Als ich am ersten Tag beim Filmset ankam, versuchte ich, möglichst sympathisch und unaufdringlich zu erscheinen. Ich betrat das Studio in Borehamwood – ungefähr 45 Minuten außerhalb von London –, wo sie mir die Garderobe anprobierten und Haar- sowie Make-up-Tests durchführten. (Das Team bestand überwiegend aus Männern. So war es damals, und so ist es eigentlich auch heute noch. Es ist eine Männerwelt, und das Showbusiness ist gleichsam die gut schmeckende Mahlzeit für Männer, gespickt mit Frauen, durch die der Schmaus wie mit einem edlen Gewürz verfeinert wird.)

Die ausgewählte Frisur sollte das Bild jedes – wirklich jedes – humanoiden Kinobesuchers von mir für den Rest meines Lebens prägen. (Und möglicherweise auch noch danach. Man kann sich schwerlich einen Nachruf im Zusammenhang mit dem Film im Fernsehen vorstellen, bei dem nicht das Foto des süßen kleinen rundgesichtigen Mädchens zu sehen ist mit den dämlichen Zöpfen zu beiden Seiten seines unerfahrenen Kopfes …) Okay, mein Leben hatte begonnen. Hier überquerte ich die Schwelle in einer langen weißen und jungfräulich anmutenden Robe mit der Frisur einer niederländischen Matrone aus dem 17. Jahrhundert.

Man hatte mir die Rolle in Star Wars unter der entmutigenden Auflage beschert, um die fünf Kilo abzunehmen. Für mich bedeutete der Triumph also nicht: „Super, klasse! Ich habe einen Job!“, sondern eher: „Ich habe einen Job und mir den Knöchel verstaucht.“ Die minus zehn Prozent glichen einem Agentenhonorar, nur leider in Fett-Währung.

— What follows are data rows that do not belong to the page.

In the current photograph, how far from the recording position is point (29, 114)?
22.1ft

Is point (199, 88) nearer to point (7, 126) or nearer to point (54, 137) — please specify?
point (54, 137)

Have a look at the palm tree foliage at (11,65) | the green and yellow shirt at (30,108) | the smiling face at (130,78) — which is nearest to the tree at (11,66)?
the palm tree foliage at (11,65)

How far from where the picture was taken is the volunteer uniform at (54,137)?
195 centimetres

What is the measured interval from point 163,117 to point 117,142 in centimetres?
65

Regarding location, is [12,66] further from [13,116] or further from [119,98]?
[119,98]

Und so ging es in eine Abspeck-Klinik, eine „Fett-Farm“, wie man bei uns sagt. Nach Texas. Gab es in Los Angeles keine Fett-Farmen? Die einzigen Antworten, die mir dazu einfallen, lauten:

(1) Nein, denn in Los Angeles waren alle bereits dünn bzw.

(2) Nein, denn das hier war 1976, Jahre bevor sich das ganze Bohei um Work-outs, Körper-Obsessionen und Abnehm-Kliniken manifestierte. Mir stand lediglich ein Trainer namens Richard Simmons zur Verfügung – ein extravagantes Geschöpf Gottes mit wuscheligen Haaren, der ein wenig einem schwulen Bozo, der Clown ähnelte. Das zu erwähnen ist eigentlich überflüssig, denn ich habe, Gott sei Dank, nie herausgefunden, ob es so war, da ich, Gott sei Dank, keine direkten Erfahrungen mit Bozo, dem Clown machte.

Meine Mutter hatte das Green Door in Texas empfohlen, doch wahrscheinlich nannte sich der Laden Golden Door oder etwas in der Art, denn bei der Nennung von Green Door fiel allen nur der Pornostreifen Behind The Green Door ein, bekannt wegen seines weiblichen Stars Marilyn Chambers, deren Name wie der Wind um alle Ecken blies, nicht zu vergessen über die Matratzen des horizontalen Gewerbes. (Ich hatte den Streifen mit 15 gesehen, einem Alter, in dem ich den Begriff „Blow Job“ noch nicht kannte.)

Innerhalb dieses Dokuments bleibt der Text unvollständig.